** Given data follows **

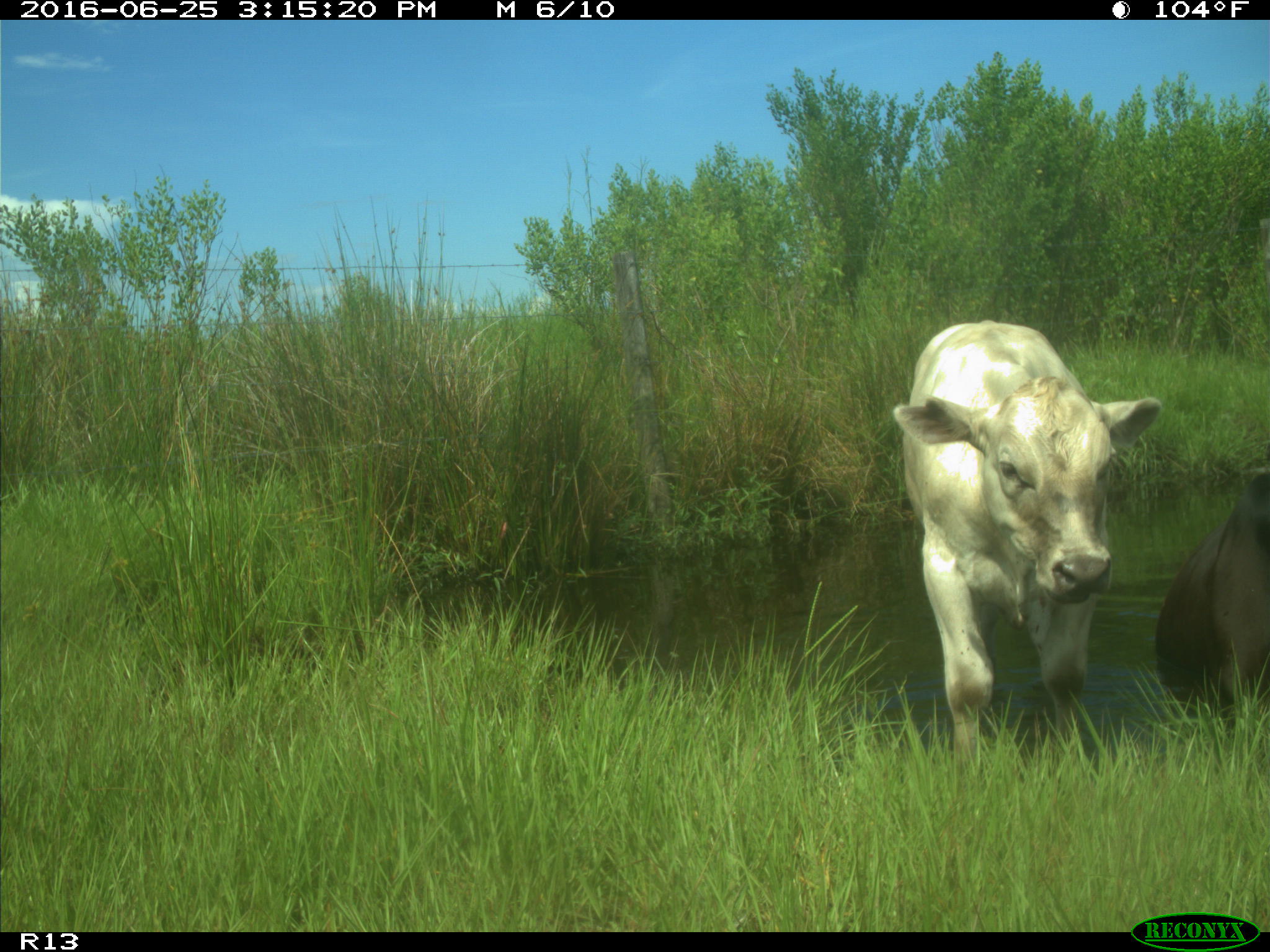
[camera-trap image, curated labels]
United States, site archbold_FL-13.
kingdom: Animalia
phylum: Chordata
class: Mammalia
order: Artiodactyla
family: Bovidae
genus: Bos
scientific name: Bos taurus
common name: domestic cow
Bos taurus (domestic cow).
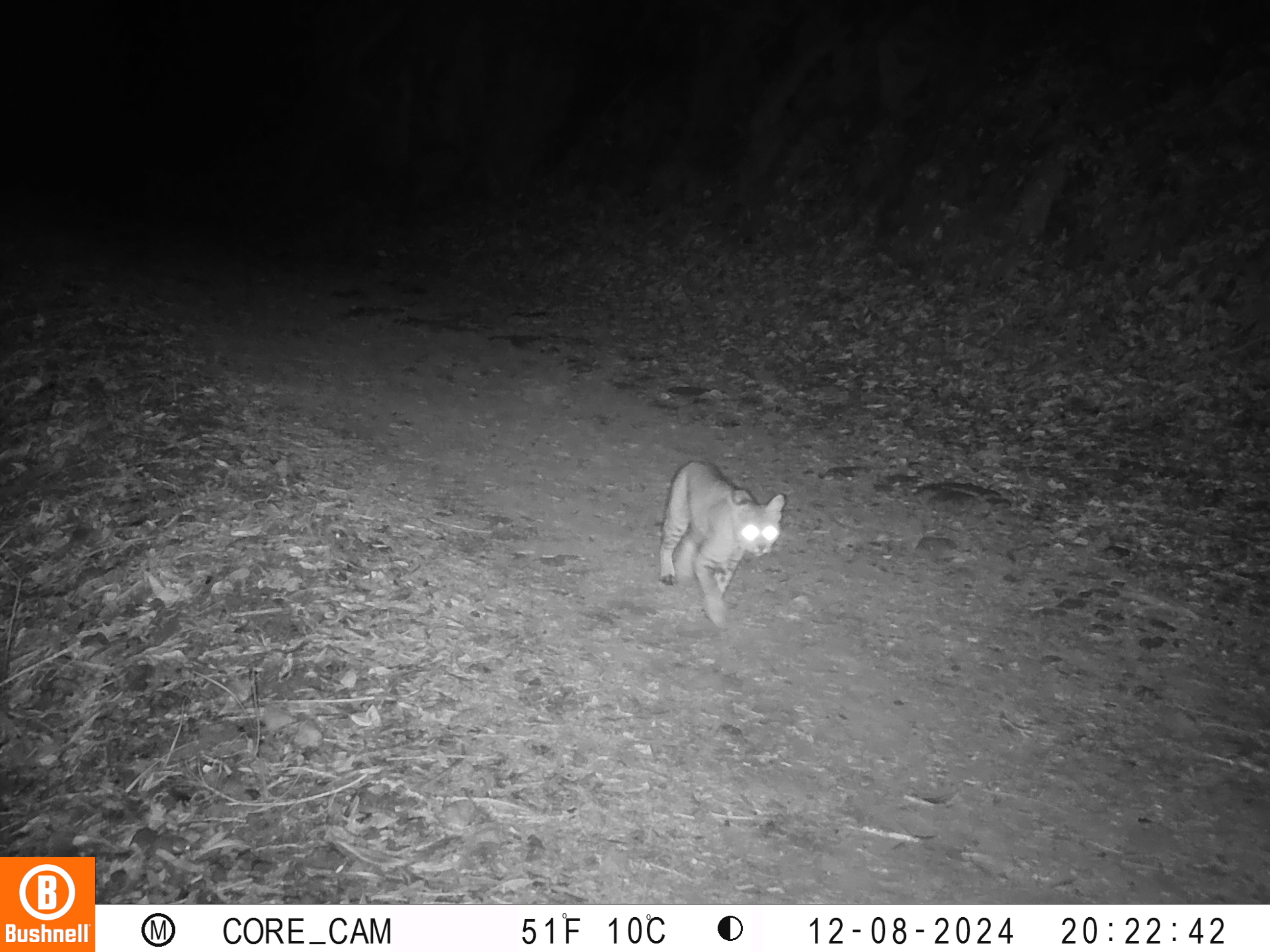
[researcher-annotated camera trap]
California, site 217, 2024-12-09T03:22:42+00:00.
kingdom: Animalia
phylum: Chordata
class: Mammalia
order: Carnivora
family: Felidae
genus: Lynx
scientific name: Lynx rufus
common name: bobcat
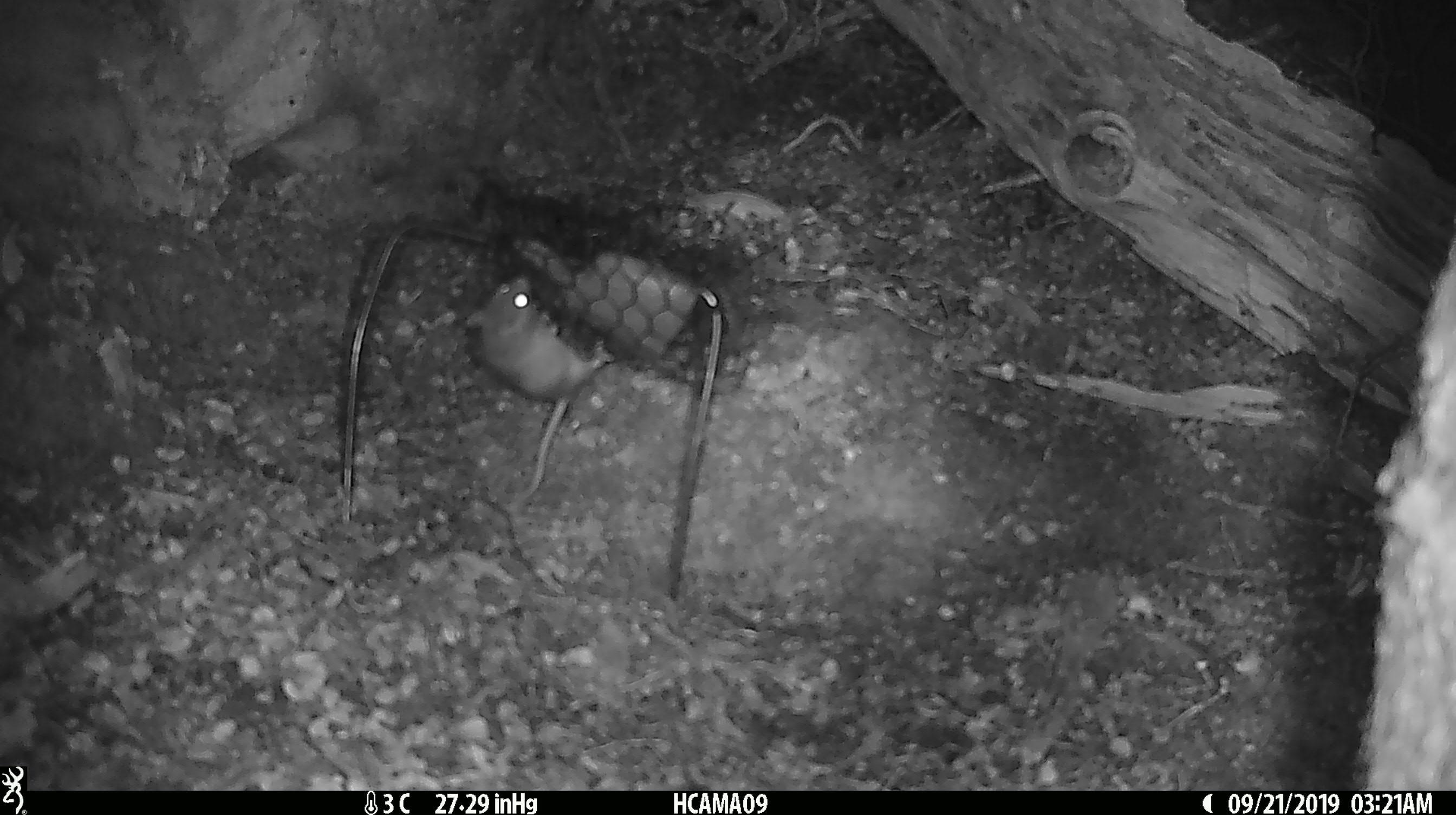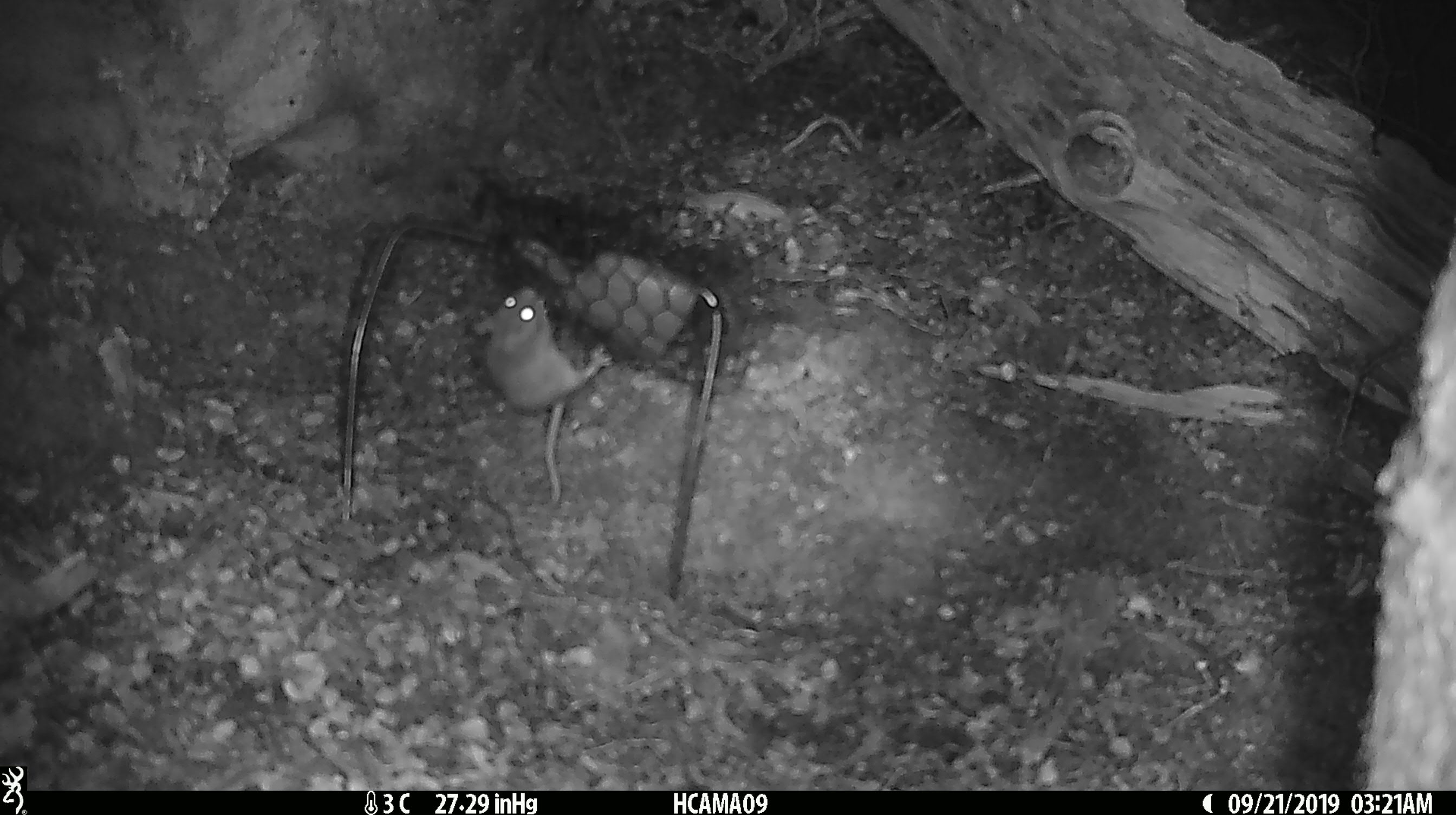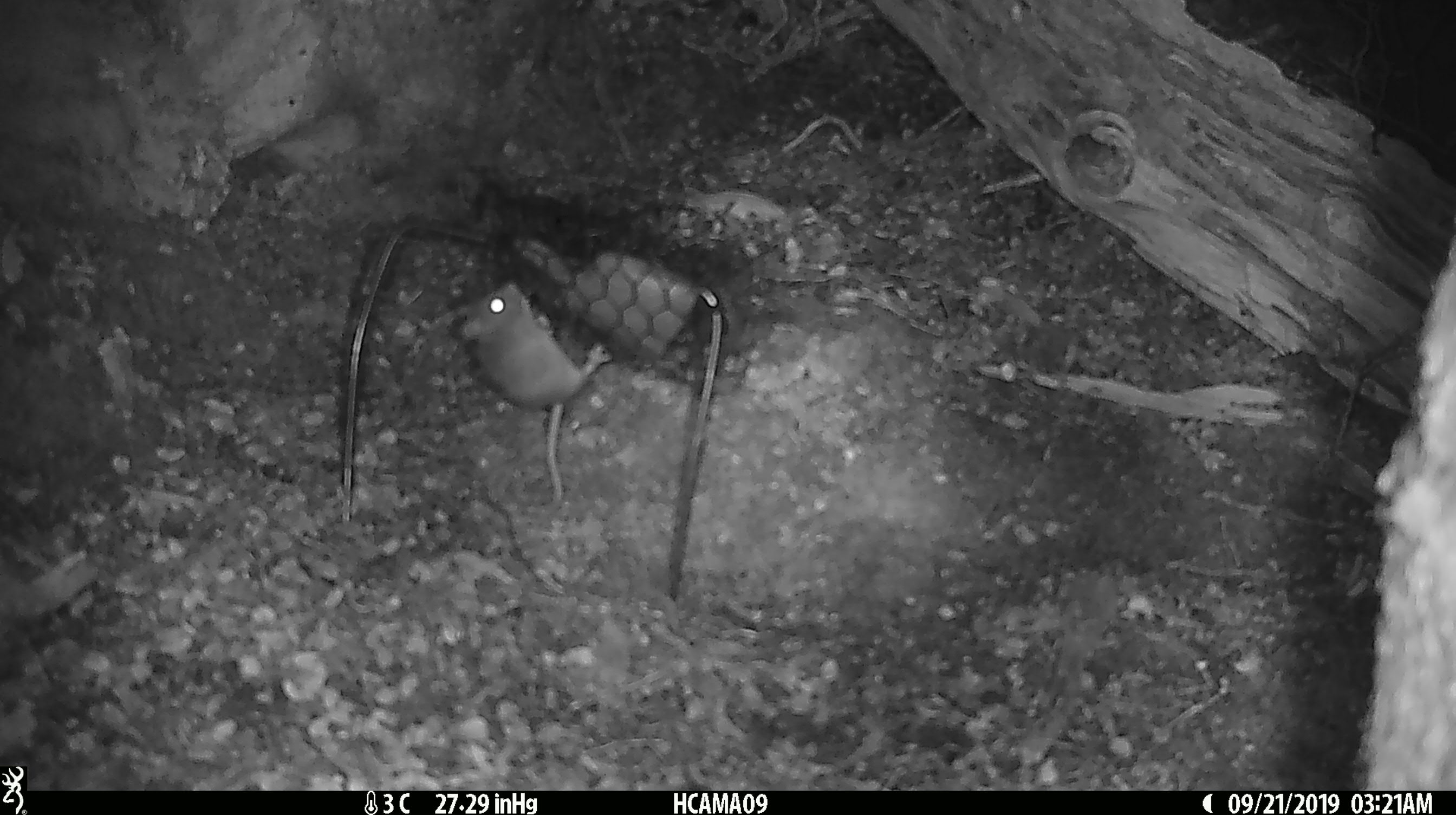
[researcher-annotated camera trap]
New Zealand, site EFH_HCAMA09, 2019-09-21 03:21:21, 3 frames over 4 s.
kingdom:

** End of Given data **

> [What is required]: Each line from the one with "genus: Lynx" to the end of the material needs to be output word for word, with no picture included.

> [Result for this exercise]:
genus: Lynx
scientific name: Lynx rufus
common name: bobcat
[researcher-annotated camera trap]
New Zealand, site EFH_HCAMA09, 2019-09-21 03:21:21, 3 frames over 4 s.
kingdom:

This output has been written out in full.